# Actions to take
- 1) According to the excerpt on transient execution attacks, which register holds the value that SCASB compares with a byte in memory?
- 2) Summarize the excerpt on transient execution attacks in three sentences.
- 3) Carry the excerpt on transient execution attacks forward from the point where it stops.

Listing 1: Comparison of Transient Execution Code

The REPE and REPNE are REP prefixes that can be added to string instructions to repeat them several times, as specified in the RCX count register or the indicated condition of the EFLAGS register is no longer met.

*a) CMPSB:* Compares two memory operands of byte size and sets the status flags in the EFLAGS register according to the results. The source operands are located in memory and specified by the RSI and RDI registers. The source operand registers for memory load would automatically increment or decrement based on the DF flag.

*b)* SCASB: Is used to compare a byte in memory specified by the RDI register with the value in the AL register and sets the status flags in EFLAGS accordingly. Similar to CMPSB, the source operand register RDI would be automatically incremented or decremented based on the DF flag.

#### D. Attack Steps

To execute a transient execution attack, we need to trigger and cope with an exception that creates a transient execution window that allows us to gain and send  $\mu$ arch information to the arch through a covert channel. We discuss our three attack steps as follows:



Fig. 2: Illustration of how CMPSB leaks secret data. If the test value is equal to the secret (match), the cache timing for the probe cache block would be much faster, which will also produce a different PMC difference value for some events.

Stored data:
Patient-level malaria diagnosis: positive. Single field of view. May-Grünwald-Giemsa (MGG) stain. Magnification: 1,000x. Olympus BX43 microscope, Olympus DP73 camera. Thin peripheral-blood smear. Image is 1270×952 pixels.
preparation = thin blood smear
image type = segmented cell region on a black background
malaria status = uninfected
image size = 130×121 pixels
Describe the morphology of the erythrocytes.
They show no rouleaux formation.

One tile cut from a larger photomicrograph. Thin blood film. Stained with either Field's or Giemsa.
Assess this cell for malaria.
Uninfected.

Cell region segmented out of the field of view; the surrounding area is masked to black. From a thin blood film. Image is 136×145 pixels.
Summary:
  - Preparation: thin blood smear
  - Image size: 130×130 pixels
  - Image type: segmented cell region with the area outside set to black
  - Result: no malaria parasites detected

# Answer list
- 1) The AL register.

- 2) The REPE and REPNE prefixes repeat string instructions such as CMPSB, which compares two byte-sized memory operands specified by RSI and RDI, and SCASB, which compares a byte at RDI with the AL register. Both instructions set the status flags in EFLAGS and increment or decrement their registers based on the DF flag. A transient execution attack triggers and handles an exception to create a transient execution window that sends microarchitectural information to the architectural level through a covert channel, and in the CMPSB case a match with the secret gives a much faster cache timing for the probe cache block.

- 3)
- Prepare the attack environment, which includes setting up the covert channel by flushing or evicting the cache, recording the Performance Monitoring Counter (PMC), etc.
- Execute the attack instruction to trigger the exception and handle it. During this process, a transient attack window is created, allowing access to illegal secret data.
- In the final step, the attacker receives information from the covert channel. This is accomplished by probing the cache state or recording the PMC value.

In detail, as shown in Fig. 2 and Listing 2 with stage annotated, for the cache covert channel, we allocate two continuous blocks (pages) of memory. Next, we flush the second block out of the cache, while keeping the first block in the cache. The last byte of the first block is set to different test values, and then the only attack instruction REPE CMPSB is executed to encode the secret data into the states of the second block. If the test value in the last byte of the first block matches the secret data, the second block will be loaded into the cache during transient execution. Otherwise, the second block would not be cached. Finally, we can recover the secret data by distinguishing whether the second block is cached, which can be achieved by measuring the access time of the second block. As for the PMU covert channel, we don't need to probe the state of the second block memory on the arch. Instead, we analyze the changes in the PMC in different test values.

# IV. OVERTAKE MELTDOWN-TYPE ATTACK IMPLEMENT

In this section, we demonstrate how we utilize CMPSB and SCASB instructions to achieve our goal of conducting a Meltdown-type attack within one or two macro instructions. We refer to these attacks as Overtake Meltdown and Overtake Zombieload.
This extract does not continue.